Texte proposé:
Le 22 Juin 1941, à 4 heures du matin, l’aviation allemande survole Ventspils et Liepāja : c’est le volet letton de l’Opération Barbarossa, par laquelle l’Allemagne nazie se retourne contre son allié de circonstance soviétique. Le Groupe d’Armée nord, commandé par le Maréchal Wilhelm Ritter von Leeb, a pour objectif Leningrad (aujourd’hui Saint Petersburg) à travers les Pays baltes. Riga (où aucune bataille sérieuse n’a lieu) tombe le 1er Juillet, et le 8 Juillet 1941 l’armée allemande occupe déjà tout le territoire de la Lettonie.
Dans leur retraite, les unités russes du NKVD font sauter la vieille ville de Riga, et le Commissaire aux affaires intérieures, Semjon Sustin, donne l’ordre de fusiller tous les prisonniers politiques. Ces derniers crimes, s’ajoutant à l’ « Année de Terreur » que viennent de vivre les Lettons, expliquent pourquoi les unités allemandes sont, en beaucoup d’endroits, accueillies en libératrices de la tyrannie soviétique. Il est vraisemblable que les Allemands, vus pendant des siècles comme des oppresseurs à travers les barons germano-baltes, n’auraient pas reçu un tel accueil s’il n’y avait eu entre temps les exactions soviétiques.
La majorité des Lettons espèrent que la Lettonie va pouvoir retrouver sa liberté et son indépendance. Mais telle n’est pas l’intention des Allemands. Dès le 1er Juillet, les Allemands ordonnent le démantèlement des unités de partisans lettons et leurs armes doivent être données aux unités allemandes. Le port d’uniformes lettons est interdit et le drapeau letton ne peut plus être arboré. Les noms de lieux et de rues lettons sont remplacés. Les Lettons sont tombés d’une occupation dans une autre. En quelques mois, dans les pays baltes, mais aussi en Ukraine et dans plusieurs républiques soviétiques, le Reich va ainsi s’aliéner des millions de personnes qui, jusque-là, avaient été plutôt heureuses de s’être vues débarrassées des communistes et des commissaires politiques grâce aux soldats allemands.

Entrées présentées:
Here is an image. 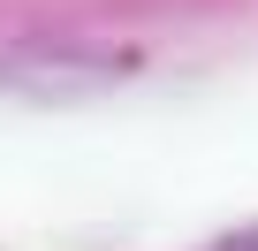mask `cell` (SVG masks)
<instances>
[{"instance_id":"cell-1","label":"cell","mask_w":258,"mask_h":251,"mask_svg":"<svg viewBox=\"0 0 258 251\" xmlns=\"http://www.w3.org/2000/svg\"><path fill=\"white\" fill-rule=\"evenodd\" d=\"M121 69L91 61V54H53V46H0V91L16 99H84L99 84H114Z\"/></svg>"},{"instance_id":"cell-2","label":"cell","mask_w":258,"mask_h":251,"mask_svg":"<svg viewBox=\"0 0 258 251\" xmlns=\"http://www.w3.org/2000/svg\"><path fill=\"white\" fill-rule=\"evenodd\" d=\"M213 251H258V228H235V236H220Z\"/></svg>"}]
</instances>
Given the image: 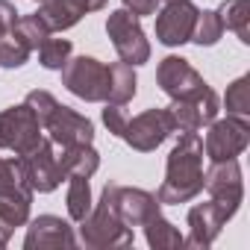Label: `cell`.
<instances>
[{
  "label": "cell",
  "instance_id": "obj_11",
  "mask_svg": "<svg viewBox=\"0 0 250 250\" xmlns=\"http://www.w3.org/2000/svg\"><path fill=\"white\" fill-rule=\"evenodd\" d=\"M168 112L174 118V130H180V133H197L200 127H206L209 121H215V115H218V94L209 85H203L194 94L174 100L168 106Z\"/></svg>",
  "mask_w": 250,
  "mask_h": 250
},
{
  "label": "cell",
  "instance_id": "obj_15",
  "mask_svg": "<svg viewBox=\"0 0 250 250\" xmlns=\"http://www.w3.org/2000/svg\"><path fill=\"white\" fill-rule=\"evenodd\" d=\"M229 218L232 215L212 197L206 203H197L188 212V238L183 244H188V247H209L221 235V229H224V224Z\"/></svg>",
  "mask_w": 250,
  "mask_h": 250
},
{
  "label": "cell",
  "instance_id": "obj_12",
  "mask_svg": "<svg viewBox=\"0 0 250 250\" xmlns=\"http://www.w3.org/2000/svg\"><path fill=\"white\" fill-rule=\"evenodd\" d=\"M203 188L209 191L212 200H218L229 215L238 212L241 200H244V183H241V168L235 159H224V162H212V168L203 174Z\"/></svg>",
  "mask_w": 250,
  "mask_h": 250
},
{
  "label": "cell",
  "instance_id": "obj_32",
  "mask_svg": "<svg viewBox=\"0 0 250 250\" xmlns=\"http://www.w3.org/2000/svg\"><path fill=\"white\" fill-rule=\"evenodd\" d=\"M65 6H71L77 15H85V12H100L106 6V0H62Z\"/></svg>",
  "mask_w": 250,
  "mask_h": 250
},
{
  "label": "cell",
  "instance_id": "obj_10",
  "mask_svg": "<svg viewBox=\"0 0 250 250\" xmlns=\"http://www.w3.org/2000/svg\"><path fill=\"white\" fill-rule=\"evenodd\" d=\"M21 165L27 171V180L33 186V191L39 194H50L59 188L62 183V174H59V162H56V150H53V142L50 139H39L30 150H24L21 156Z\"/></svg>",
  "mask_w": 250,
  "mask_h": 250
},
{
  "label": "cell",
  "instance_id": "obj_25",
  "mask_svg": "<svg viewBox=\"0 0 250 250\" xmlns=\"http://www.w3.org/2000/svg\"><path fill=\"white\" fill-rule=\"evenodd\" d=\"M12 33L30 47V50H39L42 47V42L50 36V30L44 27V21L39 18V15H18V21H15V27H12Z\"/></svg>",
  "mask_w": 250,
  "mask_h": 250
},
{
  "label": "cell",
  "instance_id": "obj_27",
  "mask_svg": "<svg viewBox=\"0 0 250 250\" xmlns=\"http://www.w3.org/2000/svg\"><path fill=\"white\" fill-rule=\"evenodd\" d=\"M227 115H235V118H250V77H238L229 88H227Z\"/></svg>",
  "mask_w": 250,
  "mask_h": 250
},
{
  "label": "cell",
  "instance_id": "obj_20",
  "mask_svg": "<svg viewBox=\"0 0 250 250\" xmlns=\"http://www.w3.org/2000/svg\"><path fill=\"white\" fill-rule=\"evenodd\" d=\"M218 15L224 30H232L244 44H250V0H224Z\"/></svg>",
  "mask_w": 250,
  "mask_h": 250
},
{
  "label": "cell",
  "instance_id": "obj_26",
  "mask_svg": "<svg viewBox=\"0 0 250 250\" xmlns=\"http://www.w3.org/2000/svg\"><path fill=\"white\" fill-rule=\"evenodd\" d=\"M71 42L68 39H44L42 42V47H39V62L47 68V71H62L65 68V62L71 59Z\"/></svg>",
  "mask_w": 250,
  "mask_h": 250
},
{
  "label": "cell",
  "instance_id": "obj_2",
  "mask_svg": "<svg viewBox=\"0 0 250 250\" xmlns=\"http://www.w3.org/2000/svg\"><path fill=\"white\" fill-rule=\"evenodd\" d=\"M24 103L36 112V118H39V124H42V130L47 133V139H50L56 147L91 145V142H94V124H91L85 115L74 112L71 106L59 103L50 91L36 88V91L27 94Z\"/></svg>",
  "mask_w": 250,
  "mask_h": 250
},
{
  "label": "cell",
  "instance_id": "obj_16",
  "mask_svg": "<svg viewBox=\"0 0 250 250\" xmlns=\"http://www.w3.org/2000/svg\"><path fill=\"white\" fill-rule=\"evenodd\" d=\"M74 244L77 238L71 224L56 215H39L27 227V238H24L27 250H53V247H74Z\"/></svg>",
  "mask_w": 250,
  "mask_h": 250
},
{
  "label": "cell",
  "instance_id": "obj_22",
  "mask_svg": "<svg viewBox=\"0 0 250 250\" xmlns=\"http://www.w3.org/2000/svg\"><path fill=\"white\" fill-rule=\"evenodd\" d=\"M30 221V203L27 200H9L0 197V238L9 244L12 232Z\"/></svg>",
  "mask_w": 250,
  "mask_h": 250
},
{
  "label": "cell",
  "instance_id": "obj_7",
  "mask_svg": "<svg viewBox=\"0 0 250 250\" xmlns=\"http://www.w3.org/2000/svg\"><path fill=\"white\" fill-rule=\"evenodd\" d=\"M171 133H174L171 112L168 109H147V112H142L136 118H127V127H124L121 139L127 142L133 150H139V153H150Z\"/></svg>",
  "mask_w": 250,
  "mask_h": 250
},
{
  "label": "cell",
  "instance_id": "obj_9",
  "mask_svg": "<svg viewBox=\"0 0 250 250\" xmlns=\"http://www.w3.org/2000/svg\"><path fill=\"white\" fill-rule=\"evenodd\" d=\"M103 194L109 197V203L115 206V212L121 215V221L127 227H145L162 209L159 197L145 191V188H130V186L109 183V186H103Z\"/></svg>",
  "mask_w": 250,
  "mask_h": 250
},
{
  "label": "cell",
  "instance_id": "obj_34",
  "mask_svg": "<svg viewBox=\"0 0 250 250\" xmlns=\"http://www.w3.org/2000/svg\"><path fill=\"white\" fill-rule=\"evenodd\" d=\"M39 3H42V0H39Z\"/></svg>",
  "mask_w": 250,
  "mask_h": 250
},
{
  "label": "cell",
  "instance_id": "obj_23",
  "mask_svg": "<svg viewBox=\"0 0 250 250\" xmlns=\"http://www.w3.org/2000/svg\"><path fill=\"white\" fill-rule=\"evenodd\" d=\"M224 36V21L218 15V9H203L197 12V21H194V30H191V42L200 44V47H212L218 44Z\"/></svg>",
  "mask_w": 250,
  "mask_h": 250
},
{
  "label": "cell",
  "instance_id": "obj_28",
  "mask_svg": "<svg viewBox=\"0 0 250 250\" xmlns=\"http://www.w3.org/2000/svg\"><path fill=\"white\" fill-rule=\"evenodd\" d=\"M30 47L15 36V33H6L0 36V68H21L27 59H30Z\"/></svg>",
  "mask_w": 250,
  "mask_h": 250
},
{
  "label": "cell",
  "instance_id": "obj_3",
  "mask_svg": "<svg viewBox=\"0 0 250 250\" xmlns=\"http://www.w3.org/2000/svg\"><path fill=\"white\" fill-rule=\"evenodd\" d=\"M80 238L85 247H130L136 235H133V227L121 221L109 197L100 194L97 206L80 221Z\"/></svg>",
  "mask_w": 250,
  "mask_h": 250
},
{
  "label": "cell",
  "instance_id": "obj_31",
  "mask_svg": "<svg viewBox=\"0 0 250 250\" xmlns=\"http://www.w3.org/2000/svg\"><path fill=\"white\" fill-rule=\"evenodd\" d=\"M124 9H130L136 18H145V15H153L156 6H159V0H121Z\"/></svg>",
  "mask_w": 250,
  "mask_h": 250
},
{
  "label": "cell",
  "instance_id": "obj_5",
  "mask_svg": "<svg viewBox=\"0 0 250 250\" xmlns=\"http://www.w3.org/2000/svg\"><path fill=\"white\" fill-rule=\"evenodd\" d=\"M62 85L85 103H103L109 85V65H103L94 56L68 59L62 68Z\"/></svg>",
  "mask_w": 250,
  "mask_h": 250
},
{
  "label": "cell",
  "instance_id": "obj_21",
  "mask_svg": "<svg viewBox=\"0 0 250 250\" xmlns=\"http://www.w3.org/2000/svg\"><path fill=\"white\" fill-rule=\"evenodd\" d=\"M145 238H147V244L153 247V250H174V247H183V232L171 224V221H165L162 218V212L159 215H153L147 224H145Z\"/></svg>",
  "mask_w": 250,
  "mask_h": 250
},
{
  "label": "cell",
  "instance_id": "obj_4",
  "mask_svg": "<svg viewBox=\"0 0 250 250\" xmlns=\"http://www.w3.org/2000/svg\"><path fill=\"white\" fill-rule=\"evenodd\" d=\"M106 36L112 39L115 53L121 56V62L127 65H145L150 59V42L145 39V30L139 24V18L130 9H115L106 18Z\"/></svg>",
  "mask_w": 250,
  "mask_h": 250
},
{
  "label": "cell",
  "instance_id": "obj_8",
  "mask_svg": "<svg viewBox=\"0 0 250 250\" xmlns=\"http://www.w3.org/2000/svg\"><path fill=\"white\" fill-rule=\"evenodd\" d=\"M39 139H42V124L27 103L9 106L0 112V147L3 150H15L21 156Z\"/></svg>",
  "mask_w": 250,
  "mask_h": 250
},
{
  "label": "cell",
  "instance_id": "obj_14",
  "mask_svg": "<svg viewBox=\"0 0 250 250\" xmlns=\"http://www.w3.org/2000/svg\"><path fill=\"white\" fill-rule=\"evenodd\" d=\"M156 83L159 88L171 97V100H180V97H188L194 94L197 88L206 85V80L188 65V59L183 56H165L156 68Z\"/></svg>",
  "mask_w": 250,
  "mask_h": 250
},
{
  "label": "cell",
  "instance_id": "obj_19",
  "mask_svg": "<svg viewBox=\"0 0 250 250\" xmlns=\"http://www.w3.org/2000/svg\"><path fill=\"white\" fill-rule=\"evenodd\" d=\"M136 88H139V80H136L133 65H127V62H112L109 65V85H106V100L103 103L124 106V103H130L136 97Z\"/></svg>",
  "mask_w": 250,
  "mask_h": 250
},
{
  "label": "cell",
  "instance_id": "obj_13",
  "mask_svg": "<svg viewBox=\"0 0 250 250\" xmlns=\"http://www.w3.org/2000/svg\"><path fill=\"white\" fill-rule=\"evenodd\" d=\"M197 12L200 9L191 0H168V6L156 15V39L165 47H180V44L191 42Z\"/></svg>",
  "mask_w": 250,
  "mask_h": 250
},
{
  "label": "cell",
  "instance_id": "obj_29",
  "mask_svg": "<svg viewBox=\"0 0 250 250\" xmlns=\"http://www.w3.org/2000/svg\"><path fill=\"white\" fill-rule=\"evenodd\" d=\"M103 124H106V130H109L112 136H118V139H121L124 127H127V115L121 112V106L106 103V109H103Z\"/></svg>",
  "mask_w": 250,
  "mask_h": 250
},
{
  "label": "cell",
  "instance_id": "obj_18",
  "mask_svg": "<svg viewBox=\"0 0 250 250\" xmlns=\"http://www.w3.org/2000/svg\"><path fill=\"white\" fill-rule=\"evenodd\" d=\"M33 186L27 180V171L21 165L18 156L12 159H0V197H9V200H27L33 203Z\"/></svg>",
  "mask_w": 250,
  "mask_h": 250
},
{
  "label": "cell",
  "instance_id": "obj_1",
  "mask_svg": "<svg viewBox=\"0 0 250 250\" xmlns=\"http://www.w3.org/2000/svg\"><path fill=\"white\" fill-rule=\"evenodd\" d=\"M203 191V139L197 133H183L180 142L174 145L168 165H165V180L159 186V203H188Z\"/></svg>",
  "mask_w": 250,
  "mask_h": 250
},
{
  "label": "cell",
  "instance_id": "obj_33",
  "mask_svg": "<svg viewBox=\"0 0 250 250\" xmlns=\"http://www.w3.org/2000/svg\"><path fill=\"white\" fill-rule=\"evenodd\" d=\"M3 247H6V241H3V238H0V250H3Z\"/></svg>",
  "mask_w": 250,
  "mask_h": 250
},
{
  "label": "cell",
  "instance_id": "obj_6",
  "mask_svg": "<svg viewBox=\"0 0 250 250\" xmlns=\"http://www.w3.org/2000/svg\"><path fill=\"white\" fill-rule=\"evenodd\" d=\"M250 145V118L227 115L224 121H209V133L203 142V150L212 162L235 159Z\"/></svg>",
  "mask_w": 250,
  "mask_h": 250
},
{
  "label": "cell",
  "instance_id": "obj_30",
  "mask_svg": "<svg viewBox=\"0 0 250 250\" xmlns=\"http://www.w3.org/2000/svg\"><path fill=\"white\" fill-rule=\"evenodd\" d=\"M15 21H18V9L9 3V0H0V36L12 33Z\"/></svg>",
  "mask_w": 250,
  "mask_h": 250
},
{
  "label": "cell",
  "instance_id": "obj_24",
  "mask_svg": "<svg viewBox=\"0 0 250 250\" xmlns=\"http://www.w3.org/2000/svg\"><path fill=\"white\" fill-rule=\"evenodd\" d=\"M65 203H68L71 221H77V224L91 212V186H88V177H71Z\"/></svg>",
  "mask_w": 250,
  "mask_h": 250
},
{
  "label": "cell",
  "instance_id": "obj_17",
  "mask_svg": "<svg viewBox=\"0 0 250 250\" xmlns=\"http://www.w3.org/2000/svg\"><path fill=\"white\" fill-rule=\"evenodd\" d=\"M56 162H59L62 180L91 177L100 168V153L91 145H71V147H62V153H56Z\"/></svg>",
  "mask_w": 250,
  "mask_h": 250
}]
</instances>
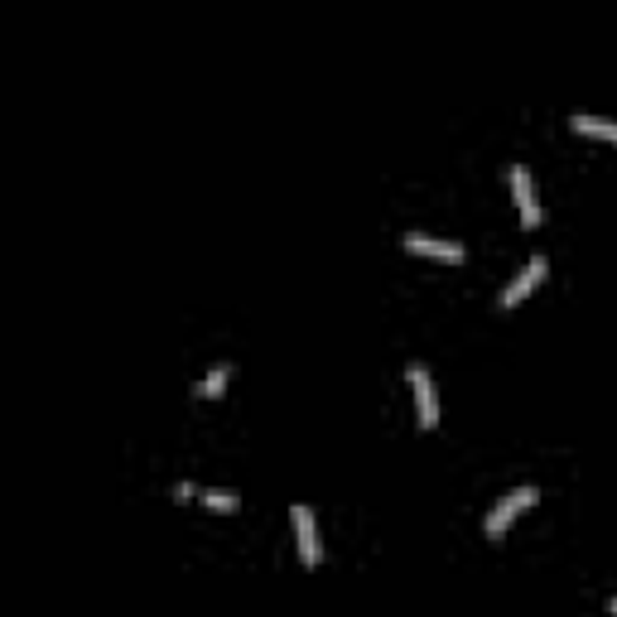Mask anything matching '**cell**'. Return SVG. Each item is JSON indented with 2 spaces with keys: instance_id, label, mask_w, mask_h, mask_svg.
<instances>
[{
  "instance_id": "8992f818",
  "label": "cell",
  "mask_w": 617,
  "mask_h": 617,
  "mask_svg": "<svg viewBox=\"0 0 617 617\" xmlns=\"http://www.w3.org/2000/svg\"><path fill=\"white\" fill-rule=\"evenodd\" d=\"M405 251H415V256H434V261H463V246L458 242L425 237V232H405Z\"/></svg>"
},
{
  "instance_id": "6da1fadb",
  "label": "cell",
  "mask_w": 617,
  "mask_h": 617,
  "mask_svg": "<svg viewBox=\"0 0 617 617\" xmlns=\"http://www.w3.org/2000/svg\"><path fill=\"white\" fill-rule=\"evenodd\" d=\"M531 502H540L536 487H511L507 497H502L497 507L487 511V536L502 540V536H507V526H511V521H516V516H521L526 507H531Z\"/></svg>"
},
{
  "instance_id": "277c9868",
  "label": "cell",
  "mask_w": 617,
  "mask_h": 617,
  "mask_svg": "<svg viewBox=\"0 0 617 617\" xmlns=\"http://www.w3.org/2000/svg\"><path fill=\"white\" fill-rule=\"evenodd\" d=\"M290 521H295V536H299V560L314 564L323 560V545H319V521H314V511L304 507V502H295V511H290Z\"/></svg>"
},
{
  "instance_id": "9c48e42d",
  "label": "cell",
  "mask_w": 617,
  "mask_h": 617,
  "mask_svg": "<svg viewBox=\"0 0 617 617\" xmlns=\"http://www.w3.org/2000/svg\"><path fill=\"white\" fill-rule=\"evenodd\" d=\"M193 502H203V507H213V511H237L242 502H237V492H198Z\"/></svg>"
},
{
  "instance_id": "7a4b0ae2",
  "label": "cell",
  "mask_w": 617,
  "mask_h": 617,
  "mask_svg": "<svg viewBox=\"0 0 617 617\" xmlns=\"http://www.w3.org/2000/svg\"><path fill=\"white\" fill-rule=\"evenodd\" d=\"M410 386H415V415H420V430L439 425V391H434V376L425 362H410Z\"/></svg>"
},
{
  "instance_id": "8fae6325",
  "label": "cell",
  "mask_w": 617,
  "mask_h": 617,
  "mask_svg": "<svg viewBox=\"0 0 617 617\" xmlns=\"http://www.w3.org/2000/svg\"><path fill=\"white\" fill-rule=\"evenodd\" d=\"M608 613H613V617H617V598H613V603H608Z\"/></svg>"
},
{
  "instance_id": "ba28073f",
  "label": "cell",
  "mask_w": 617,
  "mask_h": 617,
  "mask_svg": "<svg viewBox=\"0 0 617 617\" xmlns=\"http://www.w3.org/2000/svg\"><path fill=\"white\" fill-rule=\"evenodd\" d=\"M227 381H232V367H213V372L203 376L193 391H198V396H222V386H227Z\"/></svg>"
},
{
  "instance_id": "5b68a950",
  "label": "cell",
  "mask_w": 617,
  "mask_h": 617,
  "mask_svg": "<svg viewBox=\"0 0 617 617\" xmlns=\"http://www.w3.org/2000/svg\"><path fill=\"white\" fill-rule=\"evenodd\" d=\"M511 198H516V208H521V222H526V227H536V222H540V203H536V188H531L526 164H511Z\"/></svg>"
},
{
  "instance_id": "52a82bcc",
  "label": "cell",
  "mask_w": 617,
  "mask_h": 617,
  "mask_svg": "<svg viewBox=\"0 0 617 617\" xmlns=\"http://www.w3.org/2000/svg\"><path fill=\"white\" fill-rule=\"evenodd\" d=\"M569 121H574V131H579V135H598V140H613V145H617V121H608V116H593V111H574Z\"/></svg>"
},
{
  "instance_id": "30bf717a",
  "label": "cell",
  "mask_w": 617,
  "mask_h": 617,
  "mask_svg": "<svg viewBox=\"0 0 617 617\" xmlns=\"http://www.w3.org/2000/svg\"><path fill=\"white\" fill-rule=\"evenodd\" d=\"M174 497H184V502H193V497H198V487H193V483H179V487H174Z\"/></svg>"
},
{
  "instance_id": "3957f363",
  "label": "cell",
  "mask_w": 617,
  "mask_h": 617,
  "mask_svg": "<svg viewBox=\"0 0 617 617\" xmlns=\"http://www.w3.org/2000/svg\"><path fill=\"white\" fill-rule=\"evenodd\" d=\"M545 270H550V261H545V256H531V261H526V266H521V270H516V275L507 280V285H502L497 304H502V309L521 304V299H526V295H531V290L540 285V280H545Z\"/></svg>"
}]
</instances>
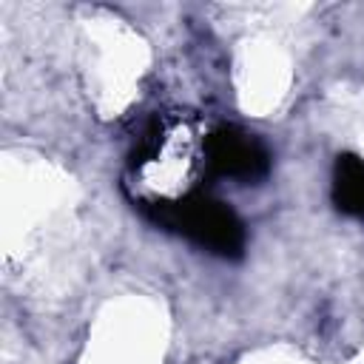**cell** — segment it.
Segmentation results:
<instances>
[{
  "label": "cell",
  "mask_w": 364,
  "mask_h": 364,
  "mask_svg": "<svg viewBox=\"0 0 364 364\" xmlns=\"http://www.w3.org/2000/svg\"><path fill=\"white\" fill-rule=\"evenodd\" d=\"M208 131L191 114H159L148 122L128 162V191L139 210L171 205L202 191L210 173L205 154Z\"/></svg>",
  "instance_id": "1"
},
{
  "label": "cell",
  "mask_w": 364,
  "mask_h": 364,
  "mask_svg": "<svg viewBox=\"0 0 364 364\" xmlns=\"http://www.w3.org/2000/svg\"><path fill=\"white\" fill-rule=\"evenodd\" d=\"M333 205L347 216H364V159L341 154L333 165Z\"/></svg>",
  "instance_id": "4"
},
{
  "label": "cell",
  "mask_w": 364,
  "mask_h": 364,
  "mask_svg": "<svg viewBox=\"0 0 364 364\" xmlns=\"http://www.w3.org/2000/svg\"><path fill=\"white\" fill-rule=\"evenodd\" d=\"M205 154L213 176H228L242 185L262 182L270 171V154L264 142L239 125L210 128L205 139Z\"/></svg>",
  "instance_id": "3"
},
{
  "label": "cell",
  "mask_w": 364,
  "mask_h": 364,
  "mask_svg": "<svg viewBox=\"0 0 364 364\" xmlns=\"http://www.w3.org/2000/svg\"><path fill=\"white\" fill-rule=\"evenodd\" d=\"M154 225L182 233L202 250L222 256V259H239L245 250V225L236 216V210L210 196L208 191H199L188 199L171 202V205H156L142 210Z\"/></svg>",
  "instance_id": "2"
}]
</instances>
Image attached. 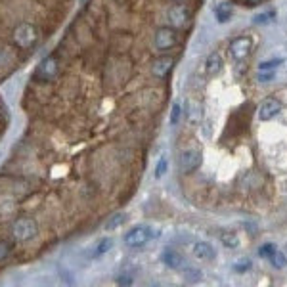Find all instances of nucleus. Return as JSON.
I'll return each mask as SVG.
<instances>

Consigne:
D'après le texte sur l'occupation de la Lettonie, à quelle date l'armée allemande occupe-t-elle déjà tout le territoire letton ? Appuyez-vous uniquement sur le texte.

Corrigé:
Le 8 juillet 1941.